Im Möbelbereich zum Beispiel wird davon ausgegangen, dass im letzten Jahr 50-100 kleinere Betriebe geschlossen haben. Am härtesten getroffen wurden Betriebe, die auf den durchreisenden Tourismus angewiesen sind, besonders Restaurants in Jerusalem, Netanya und Tiberias. Ein Besuch in Gegenden mit einer hohen Konzentration von Geschäften, die Schmuck, Souvenirs, Judaica, Kleidung und Schuhe verkaufen, aber die auch viele Restaurants aufweisen, wie zum Beispiel die Ben Yehuda Strasse in Tel Aviv und die Jaffa Strasse in Jerusalem, macht die Entwicklung sehr deutlich. In Tel Aviv haben in diesem Jahr alleine 5,750 kleinere Geschäfte geschlossen - eines von vier. Es wird angenommen, dass eine ähnliche Anzahl im nächsten Jahr schließen wird.

Investitionen in die Industrie

Investitionen in die Industrie fielen um 27% im ersten Quartal des Jahres auf NIS 2.2 Milliarden ($500 Millionen), wobei der High-Tech-Bereich mit einem Rückgang von 33% auf NIS 771 Millionen ($164 Millionen) am stärksten betroffen war. Die Abnahme spiegelt eine Tendenz der Abnahme der industriellen Investitionen wider, die im letzten Jahr begann.

Rezession

Die Rezession hat sich verstärkt, wobei der private Verbrauch zusammengebrochen ist - gleichzeitig fiel die Produktivität im Handels- und Dienstleistungssektor um jährlich hochgerechnet 3% von Januar - Mai 2002 - und der Stellenabbau in den Betrieben setzte sich fort, besonders in den Produktions- und in den High-Tech-Bereichen.

Inflation

Die Inflationsrate für den Monat Juli stieg um 0.6%, der stärkste Anstieg in 6 Jahren. Seit Anfang dieses Jahres ist dieser Index um 7% hochgeschnellt, was konkret zu einer Abnahme von NIS 500 bei einem durchschnittlichen Gehalt geführt hat. Eine durchschnittliche Familie mit zwei Gehaltsempfängern muss heute mit etwa NIS 2,000 weniger im Monat im Vergleich zum Zeitraum Ende des Jahres 2001 auskommen. Der größte Teil dieses Betrages wurde durch den Preisanstieg aufgezehrt; der Rest floss Regierungs-Steuern zu. Die Inflation im Jahre 2002 wird auf 8.5% geschätzt, was Israel unter den entwickelten Ländern zum Land mit der höchsten Inflationsrate macht.

Steuer-Aufkommen

In den ersten sieben Monaten des Jahres ging das Steueraufkommen real um 5% auf NIS 87.5 Milliarden ($18.6 Milliarden) zurück. Dies gilt zusätzlich zu dem Rückgang um 3% im letzten Quartal des Vorjahres, verglichen mit dem gleichen Zeitraum im Jahre 2000. Das Regierungs-Haushalts-Defizit für Juli 2002 lag bei NIS 409 Millionen ($87 Millionen) und bei NIS 5.4 Milliarden ($1.1 Milliarden) seit Anfang des Jahres. Das Aufkommen bei der Einkommensteuer fiel um 10% auf NIS 48.7 Milliarden ($10 Milliarden) und setzte damit den Negativ-Trend bei den Einkommens-Steuer-Einnahmen fort, der im Oktober 2001 begann. Der Hauptgrund für die Abnahme wird auf den Einnahme-Rückgang bei Großfirmen und kleineren Betrieben zurückgeführt.

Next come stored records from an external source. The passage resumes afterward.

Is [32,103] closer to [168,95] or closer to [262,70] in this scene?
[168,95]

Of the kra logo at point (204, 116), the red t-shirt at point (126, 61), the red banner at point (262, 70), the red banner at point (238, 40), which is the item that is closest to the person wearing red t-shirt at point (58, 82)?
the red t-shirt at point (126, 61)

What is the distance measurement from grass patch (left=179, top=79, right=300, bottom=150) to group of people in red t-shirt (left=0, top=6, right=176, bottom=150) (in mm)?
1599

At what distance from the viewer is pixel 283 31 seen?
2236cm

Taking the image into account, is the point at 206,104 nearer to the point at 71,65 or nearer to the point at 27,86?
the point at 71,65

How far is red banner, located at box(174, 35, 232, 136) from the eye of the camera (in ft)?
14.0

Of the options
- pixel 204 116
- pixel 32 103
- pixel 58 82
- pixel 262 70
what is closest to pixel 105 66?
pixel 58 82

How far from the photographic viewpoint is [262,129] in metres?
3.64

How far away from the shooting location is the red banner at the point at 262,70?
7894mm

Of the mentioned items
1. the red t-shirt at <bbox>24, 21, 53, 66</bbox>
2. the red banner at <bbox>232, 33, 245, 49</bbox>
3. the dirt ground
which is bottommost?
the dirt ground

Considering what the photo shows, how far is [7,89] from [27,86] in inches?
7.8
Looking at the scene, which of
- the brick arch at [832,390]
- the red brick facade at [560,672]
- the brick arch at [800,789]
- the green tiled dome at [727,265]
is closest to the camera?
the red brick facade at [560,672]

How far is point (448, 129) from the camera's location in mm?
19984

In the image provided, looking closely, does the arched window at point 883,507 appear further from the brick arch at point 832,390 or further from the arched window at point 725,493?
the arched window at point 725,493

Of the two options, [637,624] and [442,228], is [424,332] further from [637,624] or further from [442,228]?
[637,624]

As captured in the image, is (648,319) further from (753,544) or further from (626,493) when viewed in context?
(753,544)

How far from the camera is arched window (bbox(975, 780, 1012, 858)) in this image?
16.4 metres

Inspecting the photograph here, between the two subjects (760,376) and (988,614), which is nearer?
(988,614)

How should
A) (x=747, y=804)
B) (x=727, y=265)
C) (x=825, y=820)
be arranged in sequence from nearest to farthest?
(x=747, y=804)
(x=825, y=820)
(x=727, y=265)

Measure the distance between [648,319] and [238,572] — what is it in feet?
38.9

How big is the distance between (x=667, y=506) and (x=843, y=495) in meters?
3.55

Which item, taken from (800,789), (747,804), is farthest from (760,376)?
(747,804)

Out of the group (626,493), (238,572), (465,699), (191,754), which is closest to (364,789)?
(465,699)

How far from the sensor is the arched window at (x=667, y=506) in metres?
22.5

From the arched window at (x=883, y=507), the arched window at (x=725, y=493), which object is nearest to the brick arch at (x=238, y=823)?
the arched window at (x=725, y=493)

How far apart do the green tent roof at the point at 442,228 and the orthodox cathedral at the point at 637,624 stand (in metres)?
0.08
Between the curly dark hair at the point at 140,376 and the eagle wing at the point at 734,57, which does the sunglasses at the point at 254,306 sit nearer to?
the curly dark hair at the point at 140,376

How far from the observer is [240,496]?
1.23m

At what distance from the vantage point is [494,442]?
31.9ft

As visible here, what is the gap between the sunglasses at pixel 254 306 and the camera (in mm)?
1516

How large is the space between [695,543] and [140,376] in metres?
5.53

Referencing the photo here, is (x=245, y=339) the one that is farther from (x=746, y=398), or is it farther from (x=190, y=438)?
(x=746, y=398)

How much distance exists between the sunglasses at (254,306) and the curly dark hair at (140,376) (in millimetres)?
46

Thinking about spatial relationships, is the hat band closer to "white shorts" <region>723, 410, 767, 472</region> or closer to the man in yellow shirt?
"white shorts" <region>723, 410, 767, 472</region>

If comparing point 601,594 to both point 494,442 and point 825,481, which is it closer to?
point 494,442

Auswirkungen des erhöhten Militär-Reserve-Dienstes

Die Zahl der abwesenden beschäftigten Männer vom Arbeitsplatz wegen des militärischen Reservedienstes stieg um 47% in der ersten Hälfte des Jahres 2002, verglichen mit der ersten Hälfte des Jahres 2001. Die Reserve-Dienst-Abwesenheit lag bei durchschnittlich 1.32 Arbeitstagen pro Beschäftigten zwischen Januar - Juni 2002, verglichen mit 0.9 Arbeitstagen im gleichen Zeitraum des Vorjahres. Die Zahl der Abwesenheit aus anderen Gründen fiel in den vergangenen beiden Jahren um 18%.

Tourismus

Israels Krise in der Tourismus-Industrie verstärkt sich. Nur 62,700 Touristen waren im Juni zu verzeichnen, ein Rückgang von 36%, verglichen mit 97,400 im Juni 2001. Zum ersten Mal seit langer Zeit kamen keine Touristen mit Kreuzfahrten in Israel an. Der Tourismus in Eilat nimmt weiterhin ab, nur 1,000 Touristen kamen im Juni mit Direkt-Charter-Flügen an. Die Zahlen zeigen, dass in der ersten Hälfte des Jahres 399,700 Besucher in Israel ankamen, ein Rückgang von 42% verglichen mit dem gleichen Zeitraum des Vorjahres.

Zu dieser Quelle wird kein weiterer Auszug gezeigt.